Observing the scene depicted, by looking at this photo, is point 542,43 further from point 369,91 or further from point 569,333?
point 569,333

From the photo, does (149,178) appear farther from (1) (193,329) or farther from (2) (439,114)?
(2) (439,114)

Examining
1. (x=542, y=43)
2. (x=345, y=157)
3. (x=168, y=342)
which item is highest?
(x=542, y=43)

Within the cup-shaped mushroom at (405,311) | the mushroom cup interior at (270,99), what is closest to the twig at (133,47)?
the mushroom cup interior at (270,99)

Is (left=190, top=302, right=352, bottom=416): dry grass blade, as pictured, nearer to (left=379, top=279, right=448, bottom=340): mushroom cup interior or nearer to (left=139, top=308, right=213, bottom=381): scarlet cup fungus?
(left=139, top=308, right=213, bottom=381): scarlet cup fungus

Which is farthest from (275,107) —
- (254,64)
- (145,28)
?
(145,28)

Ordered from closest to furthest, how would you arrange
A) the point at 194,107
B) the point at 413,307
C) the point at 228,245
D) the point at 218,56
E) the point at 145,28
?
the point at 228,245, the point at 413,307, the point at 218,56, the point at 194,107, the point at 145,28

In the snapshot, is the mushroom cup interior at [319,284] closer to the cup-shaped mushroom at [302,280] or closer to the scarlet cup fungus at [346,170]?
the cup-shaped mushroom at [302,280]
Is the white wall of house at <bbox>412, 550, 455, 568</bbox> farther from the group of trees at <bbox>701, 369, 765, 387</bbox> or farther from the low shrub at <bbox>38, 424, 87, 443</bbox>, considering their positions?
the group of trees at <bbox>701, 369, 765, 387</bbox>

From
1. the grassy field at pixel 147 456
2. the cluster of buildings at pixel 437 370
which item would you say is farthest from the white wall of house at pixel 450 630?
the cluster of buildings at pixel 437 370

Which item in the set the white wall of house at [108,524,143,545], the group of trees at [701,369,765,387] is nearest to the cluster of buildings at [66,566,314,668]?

⁂

PROBLEM → Put every nonblank line above into a JSON list of strings, one string per line.

EXERCISE ANSWER →
[
  "Observing the scene depicted, by looking at this photo, is point 542,43 further from point 369,91 or further from point 569,333?",
  "point 569,333",
  "From the photo, does (149,178) appear farther from (1) (193,329) or farther from (2) (439,114)?",
  "(2) (439,114)",
  "Examining",
  "1. (x=542, y=43)",
  "2. (x=345, y=157)",
  "3. (x=168, y=342)",
  "which item is highest?",
  "(x=542, y=43)",
  "Within the cup-shaped mushroom at (405,311) | the mushroom cup interior at (270,99), what is closest to the twig at (133,47)?",
  "the mushroom cup interior at (270,99)",
  "Is (left=190, top=302, right=352, bottom=416): dry grass blade, as pictured, nearer to (left=379, top=279, right=448, bottom=340): mushroom cup interior or nearer to (left=139, top=308, right=213, bottom=381): scarlet cup fungus?",
  "(left=139, top=308, right=213, bottom=381): scarlet cup fungus",
  "Which is farthest from (275,107) —",
  "- (254,64)",
  "- (145,28)",
  "?",
  "(145,28)",
  "Ordered from closest to furthest, how would you arrange",
  "A) the point at 194,107",
  "B) the point at 413,307",
  "C) the point at 228,245",
  "D) the point at 218,56",
  "E) the point at 145,28",
  "?",
  "the point at 228,245, the point at 413,307, the point at 218,56, the point at 194,107, the point at 145,28",
  "In the snapshot, is the mushroom cup interior at [319,284] closer to the cup-shaped mushroom at [302,280] or closer to the scarlet cup fungus at [346,170]?",
  "the cup-shaped mushroom at [302,280]",
  "Is the white wall of house at <bbox>412, 550, 455, 568</bbox> farther from the group of trees at <bbox>701, 369, 765, 387</bbox> or farther from the low shrub at <bbox>38, 424, 87, 443</bbox>, considering their positions?",
  "the group of trees at <bbox>701, 369, 765, 387</bbox>",
  "From",
  "1. the grassy field at pixel 147 456",
  "2. the cluster of buildings at pixel 437 370",
  "which item would you say is farthest from the white wall of house at pixel 450 630?",
  "the cluster of buildings at pixel 437 370",
  "Which item in the set the white wall of house at [108,524,143,545], the group of trees at [701,369,765,387] is nearest to the cluster of buildings at [66,566,314,668]?"
]